Richard Phipson, the architect of the 1870s restoration, believed the chancel was 14th century, and that the rest of the church was added to this in the 15th century, replacing a Norman or 13th century structure. There were two chantry chapels at the east end of the aisles. That on the north side was for Sir Richard Brewse, whose family owned one of the manors, and the south chapel (founded circa 1306) belonged to the Shelton family, who owned the other manor. These chapels were dedicated to Our Lady and to her mother Saint Anne.

The coronets and roses on the great west doorway, lead several experts to believe that Stradbroke’s glorious tower was built by William De La Pole, who died in 1450.

Records of bequests during the second half of the 15th century, tell us that there was much rebuilding and refurbishment taking place over this period.

 

From Reformation to the Mid 19th Century

With the reformation in the mid 16th century came new liturgical requirements, which changed the interior decor of churches. Services were now in English rather than Latin, and old visual aids were no longer necessary, so a great deal of colour and craftmanship was destroyed. Among many other changes during this time, the Chantry Chapels were suppressed, roods were taken down, Queen Elizabeth I ordered that stone altars should be replaced by wooden tables, and the wall paintings were replaced by godly texts in English.

Several remaining items of pre-Reformation craftsmanship which had survived, did not escape the eagle eye of William Dowsing, the Puritan inspector of churches for the destruction of ‘superstitious’ images and inscriptions, who had lived in nearby Laxfield.

The 18th and early 19th century saw our churches furnished for the plain and Prayer Book worship of the Established Church. The people sat (according to their various stations and classes) in tall, square, box-pews. Towering above these was the 3-decker pulpit, where the parson preached from the top deck, read the service from the middle deck, and in the lower deck sat the Parish Clerk, who kept his eye on the congregation and led them in responses and the amen.

In 1823 the Reverend William White became Vicar of Stradbroke. He was concerned about the dilapidated state of the church at that time and especially the poor seating. About 1824 he restored the building and had new box-pews made. This was of course well before the Victorian period and the Gothic Revival, so his pew scheme was in accordance with the 18th century fashion of box-pews gathered around the pulpit.

 

The Restoration in the Mid 1870s

The vicar from 1861-1880 was the Reverend J.C. Ryle, who was one of the leading Evangelicals of the second half of the 19th century. He had restored the Helmingham Church and had preached at the reopening services after restoration of several churches. In 1870, he began to appeal for money to restore Stradbroke Church and issued a tract setting out his needs and asking his friends, admirers, and readers all over the United Kingdom to raise the £2700 which he needed restore his church.
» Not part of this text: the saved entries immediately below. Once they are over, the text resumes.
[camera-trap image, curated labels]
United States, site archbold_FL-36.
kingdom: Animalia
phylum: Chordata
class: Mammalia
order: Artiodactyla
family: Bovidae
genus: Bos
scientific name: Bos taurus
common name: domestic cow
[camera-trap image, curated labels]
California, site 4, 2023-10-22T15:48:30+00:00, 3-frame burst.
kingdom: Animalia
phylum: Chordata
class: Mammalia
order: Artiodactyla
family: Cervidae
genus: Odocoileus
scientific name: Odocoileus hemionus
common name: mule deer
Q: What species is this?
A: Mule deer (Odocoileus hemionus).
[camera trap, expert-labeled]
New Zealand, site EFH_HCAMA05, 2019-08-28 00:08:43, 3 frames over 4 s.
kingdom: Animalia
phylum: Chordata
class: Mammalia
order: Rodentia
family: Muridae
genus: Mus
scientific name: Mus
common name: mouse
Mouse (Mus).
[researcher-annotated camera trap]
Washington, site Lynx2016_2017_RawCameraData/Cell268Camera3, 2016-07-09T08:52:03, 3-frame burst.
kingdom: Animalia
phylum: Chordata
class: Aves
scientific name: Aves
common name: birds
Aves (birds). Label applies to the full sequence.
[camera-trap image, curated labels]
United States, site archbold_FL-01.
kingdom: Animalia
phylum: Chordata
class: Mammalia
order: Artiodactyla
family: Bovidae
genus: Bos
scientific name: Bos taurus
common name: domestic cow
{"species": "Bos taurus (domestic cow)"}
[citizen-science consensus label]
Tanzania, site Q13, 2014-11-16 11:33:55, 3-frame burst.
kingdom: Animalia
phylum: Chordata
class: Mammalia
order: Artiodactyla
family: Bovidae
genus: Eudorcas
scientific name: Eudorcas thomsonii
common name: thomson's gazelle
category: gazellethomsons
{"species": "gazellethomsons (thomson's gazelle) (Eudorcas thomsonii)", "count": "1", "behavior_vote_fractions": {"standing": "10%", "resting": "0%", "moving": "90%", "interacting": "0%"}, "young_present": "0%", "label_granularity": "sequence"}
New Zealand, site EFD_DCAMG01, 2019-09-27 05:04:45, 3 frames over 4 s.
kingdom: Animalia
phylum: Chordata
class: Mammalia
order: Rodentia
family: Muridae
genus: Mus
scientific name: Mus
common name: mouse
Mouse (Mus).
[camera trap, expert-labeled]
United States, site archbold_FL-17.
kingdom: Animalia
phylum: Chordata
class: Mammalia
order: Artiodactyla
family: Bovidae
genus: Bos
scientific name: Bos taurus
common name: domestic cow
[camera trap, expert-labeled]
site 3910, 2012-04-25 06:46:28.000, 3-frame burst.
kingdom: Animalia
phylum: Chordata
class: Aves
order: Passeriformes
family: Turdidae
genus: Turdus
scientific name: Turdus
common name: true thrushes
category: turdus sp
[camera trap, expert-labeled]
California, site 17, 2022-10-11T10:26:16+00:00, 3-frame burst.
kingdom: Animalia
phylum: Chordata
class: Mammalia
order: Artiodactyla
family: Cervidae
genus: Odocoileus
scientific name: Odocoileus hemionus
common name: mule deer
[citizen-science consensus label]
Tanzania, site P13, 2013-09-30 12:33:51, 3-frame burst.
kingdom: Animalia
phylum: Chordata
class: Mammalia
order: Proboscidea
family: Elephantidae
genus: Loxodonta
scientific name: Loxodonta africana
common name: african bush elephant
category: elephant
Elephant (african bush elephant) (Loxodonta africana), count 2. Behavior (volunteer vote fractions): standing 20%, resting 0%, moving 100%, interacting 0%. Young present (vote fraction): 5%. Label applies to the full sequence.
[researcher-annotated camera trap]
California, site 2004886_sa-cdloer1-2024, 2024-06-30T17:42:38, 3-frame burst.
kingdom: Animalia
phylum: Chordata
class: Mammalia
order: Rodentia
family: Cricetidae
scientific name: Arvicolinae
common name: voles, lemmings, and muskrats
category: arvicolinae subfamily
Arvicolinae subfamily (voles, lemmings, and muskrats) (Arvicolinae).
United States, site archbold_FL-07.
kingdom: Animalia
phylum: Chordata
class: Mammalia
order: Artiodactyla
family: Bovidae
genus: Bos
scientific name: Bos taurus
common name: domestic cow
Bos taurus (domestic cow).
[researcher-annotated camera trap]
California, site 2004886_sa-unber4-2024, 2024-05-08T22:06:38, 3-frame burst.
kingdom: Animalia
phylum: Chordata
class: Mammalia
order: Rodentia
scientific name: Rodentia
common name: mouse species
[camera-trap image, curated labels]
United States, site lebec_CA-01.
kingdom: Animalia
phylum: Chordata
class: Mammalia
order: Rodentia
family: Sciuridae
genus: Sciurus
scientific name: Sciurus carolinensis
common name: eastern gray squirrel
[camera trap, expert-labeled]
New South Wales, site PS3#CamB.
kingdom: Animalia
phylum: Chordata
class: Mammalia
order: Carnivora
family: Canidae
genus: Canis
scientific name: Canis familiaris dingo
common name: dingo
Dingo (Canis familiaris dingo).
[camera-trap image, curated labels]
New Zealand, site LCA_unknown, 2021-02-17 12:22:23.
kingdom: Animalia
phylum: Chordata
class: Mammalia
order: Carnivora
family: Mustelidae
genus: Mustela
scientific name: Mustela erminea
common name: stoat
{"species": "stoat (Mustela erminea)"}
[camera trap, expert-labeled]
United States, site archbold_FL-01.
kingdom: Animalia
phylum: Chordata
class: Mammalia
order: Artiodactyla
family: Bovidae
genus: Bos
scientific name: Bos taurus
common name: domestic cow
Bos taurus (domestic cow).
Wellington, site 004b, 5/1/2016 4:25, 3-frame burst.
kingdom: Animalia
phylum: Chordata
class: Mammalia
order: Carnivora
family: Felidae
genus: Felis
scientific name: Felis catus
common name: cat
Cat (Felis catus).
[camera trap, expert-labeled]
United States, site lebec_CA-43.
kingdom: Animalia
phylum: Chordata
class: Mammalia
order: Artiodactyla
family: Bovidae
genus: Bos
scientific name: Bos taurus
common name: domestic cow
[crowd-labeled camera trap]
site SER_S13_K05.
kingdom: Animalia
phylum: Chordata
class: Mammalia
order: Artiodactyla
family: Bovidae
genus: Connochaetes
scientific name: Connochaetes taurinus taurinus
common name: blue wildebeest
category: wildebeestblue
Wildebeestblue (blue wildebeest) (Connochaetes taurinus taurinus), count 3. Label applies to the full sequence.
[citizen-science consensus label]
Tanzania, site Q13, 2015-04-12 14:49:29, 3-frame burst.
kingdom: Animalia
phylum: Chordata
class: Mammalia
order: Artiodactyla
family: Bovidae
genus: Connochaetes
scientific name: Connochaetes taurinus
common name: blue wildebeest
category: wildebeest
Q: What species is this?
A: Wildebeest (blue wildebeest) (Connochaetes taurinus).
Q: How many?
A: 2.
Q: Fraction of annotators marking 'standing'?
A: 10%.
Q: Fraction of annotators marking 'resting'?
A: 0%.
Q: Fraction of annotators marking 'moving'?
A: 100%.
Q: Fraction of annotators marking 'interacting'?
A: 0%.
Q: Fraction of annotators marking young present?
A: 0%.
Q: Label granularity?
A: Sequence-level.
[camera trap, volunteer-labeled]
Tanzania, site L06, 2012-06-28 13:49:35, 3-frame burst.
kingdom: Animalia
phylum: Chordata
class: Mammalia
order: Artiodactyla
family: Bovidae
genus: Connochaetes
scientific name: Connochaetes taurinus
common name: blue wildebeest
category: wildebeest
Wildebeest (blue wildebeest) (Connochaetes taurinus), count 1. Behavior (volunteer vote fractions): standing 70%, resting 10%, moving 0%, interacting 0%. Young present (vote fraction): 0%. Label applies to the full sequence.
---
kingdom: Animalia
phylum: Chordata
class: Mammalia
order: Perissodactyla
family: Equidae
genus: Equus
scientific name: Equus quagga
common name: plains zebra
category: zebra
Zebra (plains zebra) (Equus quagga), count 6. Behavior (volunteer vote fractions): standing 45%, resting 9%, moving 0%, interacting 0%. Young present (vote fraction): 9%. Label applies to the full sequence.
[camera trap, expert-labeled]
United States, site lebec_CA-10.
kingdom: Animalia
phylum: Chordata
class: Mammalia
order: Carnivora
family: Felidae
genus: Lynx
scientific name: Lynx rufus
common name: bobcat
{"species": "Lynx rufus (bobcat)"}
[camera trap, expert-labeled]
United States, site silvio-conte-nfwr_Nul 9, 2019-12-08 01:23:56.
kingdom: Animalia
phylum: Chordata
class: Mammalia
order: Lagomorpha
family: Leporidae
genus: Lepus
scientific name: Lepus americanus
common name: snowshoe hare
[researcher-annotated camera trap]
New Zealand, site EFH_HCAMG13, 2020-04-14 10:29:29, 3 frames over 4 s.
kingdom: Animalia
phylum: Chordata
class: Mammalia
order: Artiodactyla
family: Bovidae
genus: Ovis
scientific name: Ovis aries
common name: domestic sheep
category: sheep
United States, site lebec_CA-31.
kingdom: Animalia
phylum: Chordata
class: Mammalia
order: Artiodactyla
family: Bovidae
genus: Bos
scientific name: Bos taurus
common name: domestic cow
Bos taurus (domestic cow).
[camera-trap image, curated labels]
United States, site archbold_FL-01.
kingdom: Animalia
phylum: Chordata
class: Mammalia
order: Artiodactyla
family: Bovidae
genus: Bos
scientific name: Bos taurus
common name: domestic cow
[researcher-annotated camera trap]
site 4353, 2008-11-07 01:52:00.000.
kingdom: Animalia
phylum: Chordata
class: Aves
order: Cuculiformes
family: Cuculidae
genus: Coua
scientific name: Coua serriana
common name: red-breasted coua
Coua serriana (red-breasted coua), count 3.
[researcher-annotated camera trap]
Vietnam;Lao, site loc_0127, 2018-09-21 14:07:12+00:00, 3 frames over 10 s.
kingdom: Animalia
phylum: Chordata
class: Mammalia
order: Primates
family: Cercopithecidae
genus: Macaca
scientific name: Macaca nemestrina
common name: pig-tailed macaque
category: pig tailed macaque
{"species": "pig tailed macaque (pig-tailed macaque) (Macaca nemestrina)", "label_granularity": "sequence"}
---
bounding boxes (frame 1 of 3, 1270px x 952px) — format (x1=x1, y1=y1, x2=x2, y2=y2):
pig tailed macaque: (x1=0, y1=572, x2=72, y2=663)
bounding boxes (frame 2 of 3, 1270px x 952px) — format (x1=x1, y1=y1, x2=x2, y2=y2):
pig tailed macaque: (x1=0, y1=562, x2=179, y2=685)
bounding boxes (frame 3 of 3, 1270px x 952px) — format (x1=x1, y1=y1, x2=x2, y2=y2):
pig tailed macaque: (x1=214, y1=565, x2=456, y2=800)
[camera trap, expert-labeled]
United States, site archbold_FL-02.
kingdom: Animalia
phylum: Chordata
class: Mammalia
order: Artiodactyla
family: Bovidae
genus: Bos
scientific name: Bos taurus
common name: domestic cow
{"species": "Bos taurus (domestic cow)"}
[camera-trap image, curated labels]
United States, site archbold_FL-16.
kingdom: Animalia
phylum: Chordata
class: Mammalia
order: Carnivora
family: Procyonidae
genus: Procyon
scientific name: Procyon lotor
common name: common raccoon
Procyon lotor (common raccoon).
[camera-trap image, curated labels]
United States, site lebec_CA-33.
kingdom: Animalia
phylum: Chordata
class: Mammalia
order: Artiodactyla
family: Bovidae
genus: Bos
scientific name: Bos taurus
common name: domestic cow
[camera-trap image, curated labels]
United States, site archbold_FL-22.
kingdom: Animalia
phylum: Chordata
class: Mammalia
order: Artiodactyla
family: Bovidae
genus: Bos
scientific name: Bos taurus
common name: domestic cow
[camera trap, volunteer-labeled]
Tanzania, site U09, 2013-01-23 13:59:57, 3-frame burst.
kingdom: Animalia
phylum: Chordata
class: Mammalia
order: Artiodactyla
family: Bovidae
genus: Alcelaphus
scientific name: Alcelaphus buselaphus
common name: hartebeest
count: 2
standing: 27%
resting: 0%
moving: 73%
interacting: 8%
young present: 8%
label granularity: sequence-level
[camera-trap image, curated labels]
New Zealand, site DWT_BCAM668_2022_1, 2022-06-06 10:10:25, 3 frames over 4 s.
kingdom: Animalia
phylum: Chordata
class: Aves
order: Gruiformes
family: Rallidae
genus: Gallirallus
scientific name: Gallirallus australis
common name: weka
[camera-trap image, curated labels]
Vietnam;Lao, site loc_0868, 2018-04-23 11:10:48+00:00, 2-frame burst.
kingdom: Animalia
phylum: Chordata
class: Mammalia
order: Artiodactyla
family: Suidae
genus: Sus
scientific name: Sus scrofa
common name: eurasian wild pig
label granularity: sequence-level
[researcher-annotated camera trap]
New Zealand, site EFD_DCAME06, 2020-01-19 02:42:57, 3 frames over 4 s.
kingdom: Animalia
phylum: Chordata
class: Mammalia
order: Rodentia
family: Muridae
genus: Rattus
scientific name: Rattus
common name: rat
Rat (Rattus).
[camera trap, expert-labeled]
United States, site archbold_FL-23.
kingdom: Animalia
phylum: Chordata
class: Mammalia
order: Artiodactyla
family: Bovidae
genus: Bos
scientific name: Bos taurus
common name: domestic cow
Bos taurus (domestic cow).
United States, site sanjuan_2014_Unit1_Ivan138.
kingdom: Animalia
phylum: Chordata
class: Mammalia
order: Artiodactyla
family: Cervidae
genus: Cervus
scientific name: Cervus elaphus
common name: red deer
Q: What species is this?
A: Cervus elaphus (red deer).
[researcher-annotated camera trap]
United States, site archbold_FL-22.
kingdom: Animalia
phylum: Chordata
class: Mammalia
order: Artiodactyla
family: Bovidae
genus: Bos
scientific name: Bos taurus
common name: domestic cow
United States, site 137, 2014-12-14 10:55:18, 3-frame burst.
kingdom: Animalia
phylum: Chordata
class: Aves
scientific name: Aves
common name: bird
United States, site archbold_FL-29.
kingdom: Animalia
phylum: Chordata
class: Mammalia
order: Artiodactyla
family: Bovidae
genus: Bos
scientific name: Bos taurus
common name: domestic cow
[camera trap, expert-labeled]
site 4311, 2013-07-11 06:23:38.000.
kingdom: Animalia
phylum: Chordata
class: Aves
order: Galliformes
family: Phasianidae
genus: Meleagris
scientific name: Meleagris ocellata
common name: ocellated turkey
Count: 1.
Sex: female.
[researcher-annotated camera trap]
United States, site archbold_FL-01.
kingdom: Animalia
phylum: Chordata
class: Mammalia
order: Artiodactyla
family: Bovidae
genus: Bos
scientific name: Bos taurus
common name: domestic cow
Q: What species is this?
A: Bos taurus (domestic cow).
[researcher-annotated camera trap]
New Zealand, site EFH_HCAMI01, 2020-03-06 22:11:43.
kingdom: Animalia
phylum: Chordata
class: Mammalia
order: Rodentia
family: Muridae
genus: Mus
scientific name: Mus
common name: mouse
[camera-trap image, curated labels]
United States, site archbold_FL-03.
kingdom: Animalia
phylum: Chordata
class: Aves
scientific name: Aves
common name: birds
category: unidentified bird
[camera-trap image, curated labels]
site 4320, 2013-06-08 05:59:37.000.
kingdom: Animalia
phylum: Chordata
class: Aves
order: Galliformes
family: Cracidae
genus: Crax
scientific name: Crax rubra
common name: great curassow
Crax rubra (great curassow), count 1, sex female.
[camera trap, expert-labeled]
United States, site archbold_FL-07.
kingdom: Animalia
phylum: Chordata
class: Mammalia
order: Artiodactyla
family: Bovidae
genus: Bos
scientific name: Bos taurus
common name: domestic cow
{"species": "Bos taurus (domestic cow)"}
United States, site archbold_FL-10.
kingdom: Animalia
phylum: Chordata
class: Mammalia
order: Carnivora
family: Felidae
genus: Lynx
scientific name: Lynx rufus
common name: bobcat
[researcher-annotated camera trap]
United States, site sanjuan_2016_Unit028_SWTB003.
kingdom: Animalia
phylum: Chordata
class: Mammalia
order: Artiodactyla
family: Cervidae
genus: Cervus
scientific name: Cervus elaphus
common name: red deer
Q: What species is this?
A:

The restoration was a thorough one and much of what we see today in the church dates from that time. In a way this is superficially a largely Victorian church. What was not renewed was carefully cleaned and replaced in many instances. The work was done accurately and sympathetically.
The architect was Richard Makilwaine Phipson, the surveyor to the Diocese of Norwich, who restored many East Anglian churches. The newspaper account of the restoration commented that “Mr Phipson has a horror of doing things by halves”, and this is very true of the work here.